Background.
This is problem 12.4 in Rordam's C$^{*}$-algebra book. Let $A$ be a C$^{*}$-algebra.
The suspension of $A$ is defined to be $SA:=\{f\in C([0,1]): f(0)=f(1)=0\}$.
The cone of $A$ is defined to be $CA:=\{f\in C([0,1]):f(0)=0\}$.
Let $\iota\colon SA\to CA$ denote the inclusion map and let $\psi\colon CA\to A$ be given by $\psi(f):= f(1)$. We obtain the following short-exact sequence of C$^{*}$-algebras:
$$ 0\longrightarrow SA\overset{\iota}{\longrightarrow} CA\overset{\psi}{\longrightarrow} A\longrightarrow 0. $$
I am trying to compute the exponential map $\delta_{0}\colon K_{0}(A)\to K_{1}(SA)$ associated to this sequence. Based on a later problem, I believe the answer is $\delta_{0}=-\beta_{A}$, where $\beta_{A}\colon K_{0}(A)\to K_{1}(SA)$ is the Bott map.

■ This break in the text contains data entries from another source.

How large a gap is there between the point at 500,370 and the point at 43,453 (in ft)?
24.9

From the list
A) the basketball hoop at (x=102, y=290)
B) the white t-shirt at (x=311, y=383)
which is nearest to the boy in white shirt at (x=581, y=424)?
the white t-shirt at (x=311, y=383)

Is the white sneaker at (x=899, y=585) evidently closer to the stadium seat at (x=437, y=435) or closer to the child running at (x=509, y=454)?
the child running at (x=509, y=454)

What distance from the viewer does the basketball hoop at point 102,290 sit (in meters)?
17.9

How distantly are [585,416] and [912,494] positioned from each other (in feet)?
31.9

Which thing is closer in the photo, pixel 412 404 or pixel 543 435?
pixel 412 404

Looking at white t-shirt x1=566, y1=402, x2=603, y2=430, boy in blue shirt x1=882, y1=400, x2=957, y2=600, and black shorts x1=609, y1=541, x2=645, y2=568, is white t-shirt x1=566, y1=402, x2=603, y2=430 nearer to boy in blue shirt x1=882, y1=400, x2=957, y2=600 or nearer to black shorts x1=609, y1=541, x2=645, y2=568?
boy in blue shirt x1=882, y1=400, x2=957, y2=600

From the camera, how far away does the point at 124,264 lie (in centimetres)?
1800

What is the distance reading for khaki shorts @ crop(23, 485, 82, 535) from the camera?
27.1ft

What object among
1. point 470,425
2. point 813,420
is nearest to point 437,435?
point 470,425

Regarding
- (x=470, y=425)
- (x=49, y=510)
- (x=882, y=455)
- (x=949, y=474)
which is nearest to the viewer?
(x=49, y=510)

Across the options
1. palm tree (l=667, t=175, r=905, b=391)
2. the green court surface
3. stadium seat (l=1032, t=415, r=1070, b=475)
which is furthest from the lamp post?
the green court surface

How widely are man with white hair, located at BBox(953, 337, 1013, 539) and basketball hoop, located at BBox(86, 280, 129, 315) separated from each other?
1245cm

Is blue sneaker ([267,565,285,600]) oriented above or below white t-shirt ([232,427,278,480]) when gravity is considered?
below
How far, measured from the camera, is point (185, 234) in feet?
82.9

Given a projection $p$ in $M_{n}(\widetilde{A})$, we define the projection loop $f_{p}\colon [0,1]\to M_{n}(\widetilde{A})$ by $f_{p}(t):=e^{2\pi i t}p+(1_{n}-p)=e^{2\pi i tp}$. Since $f_{p}(0)=f_{p}(1)\in M_{n}(\mathbb{C}1_{\widetilde{A}})$, we may regard $f_{p}$ as a unitary in $M_{n}(\widetilde{S\widetilde{A}})$. Let $s(p)$ denote the scalar part of $p$. A calculation done earlier in the book shows that $f_{p}f^{*}_{s(p)}$ is in fact a unitary in $M_{n}(\widetilde{SA})$ and that $\beta_{A}([p]_{0}-[s(p)]_{0})=[f_{p}f^{*}_{s(p)}]_{1}$.
Thus, I would like to show that $\delta_{0}([p]_{0}-[s(p)]_{0})=-[f_{p}f^{*}_{s(p)}]_{1}$.
My Attempt.
Define $a\in M_{n}(\widetilde{CA})$ by $a(t):=tp+(1-t)s(p)$. Note that the scalar part $s(a)=s(p)$ is constant and $a(0)=s(p)\in M_{n}(\mathbb{C}1_{\widetilde{A}})$, so $a$ is well-defined. Moreover, $a$ is self-adjoint and $\widetilde{\psi}(a)=a(1)=p$. Since $\widetilde{\iota}$ is the identity map, the standard picture of the exponential map says that $\delta_{0}([p]_{0}-[s(p)]_{0})=-[e^{2\pi i a}]_{1}$. So, to conclude that $\delta_{0}=-\beta_{A}$, I need to show that $[e^{2\pi i a}]_{1}=[f_{p}f_{s(p)}^{*}]_{1}$. I.e., that
$$[e^{2\pi i (tp+(1-t)s(p)})]_{1}=[e^{2\pi i tp}\cdot e^{-2\pi i ts(p)}]_{1}$$
This would follow if I can show that $e^{2\pi i a}$ and $f_{p}f^{*}_{s(p)}$ are connected in the set of unitary elements in $M_{n}(\widetilde{SA})$, but I am unsure how to prove this.